Both company names registered with the secretary of state appear to be simply "trade names," Bottrell said, with Hanson operating them as an individual, which would be unusual for a business of this nature. "Anybody who thinks they had dealt with a corporation, they're mistaken."

Any farmers who might lose money in an insolvent company could qualify for an 80-percent


compensation under a special Credit Sale Contract Indemnity Fund established by the North Dakota Legislature in 2003 in the wake of the Wimbledon (N.D.) Grain Co. insolvency in January 2002. The 2005 Legislature cut the fund to $6 million. Assessments to the fund resume when the fund falls to $3 million. No new assessments have been made since 2008.

No 'sexy' crime

Bottrell says he's seen numerous grain company insolvencies where bonds don't provide farmers with substantial protection. He said even a $400,000 bond in the Midwest Grain Trading case would offer little protection when compared to the price of commodities and the volumes involved.
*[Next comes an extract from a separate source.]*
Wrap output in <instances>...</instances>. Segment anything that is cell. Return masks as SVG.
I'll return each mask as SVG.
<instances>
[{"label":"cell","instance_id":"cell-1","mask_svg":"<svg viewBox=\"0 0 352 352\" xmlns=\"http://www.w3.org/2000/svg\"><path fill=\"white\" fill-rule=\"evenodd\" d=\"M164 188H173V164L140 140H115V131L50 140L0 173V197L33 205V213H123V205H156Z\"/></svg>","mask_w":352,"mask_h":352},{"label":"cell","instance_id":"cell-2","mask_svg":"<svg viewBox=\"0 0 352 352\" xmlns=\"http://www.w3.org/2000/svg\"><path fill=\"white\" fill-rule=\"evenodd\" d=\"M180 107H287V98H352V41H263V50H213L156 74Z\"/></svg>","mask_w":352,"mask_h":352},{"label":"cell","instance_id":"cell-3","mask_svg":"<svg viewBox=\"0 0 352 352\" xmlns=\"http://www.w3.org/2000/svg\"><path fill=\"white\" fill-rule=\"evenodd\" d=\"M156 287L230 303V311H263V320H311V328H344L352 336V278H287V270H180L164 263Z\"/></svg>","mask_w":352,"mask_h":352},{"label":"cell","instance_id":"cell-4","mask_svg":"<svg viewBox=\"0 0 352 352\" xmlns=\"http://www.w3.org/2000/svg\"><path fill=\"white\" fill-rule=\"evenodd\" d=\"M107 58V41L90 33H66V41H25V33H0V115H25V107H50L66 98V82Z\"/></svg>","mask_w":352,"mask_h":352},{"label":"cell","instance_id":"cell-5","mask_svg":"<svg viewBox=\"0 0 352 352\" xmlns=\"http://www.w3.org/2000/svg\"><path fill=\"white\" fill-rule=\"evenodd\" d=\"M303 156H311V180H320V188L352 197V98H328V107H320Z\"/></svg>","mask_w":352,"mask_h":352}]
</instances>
"Twenty years ago, we thought bond coverage was insufficient," said Bottrell, who was involved when the Woods Farmers Cooperative Elevator Co. of Leonard, N.D., filed Chapter 7 bankruptcy liquidation in 1989.

Bottrell didn't specify an amount his client has not been paid for but said any amount these days is significant, especially with the tight economic straits farmers face with low commodity prices. Stuart Letcher, executive vice president of the North Dakota Grain Dealers Association, said farmers should check with the state about any complaints. "Or, stick with companies that historically have done well," he said.

He said one caution is if someone pays "way over market" on grain, farmers should be "a little cautious" when approaching the deal.

Bottrell is soon is retiring from active legal practice. He said he has never seen anyone prosecuted criminally for fraud relating to grain trading. "It's usually not a sexy crime," he said. "It looks more like a business transaction."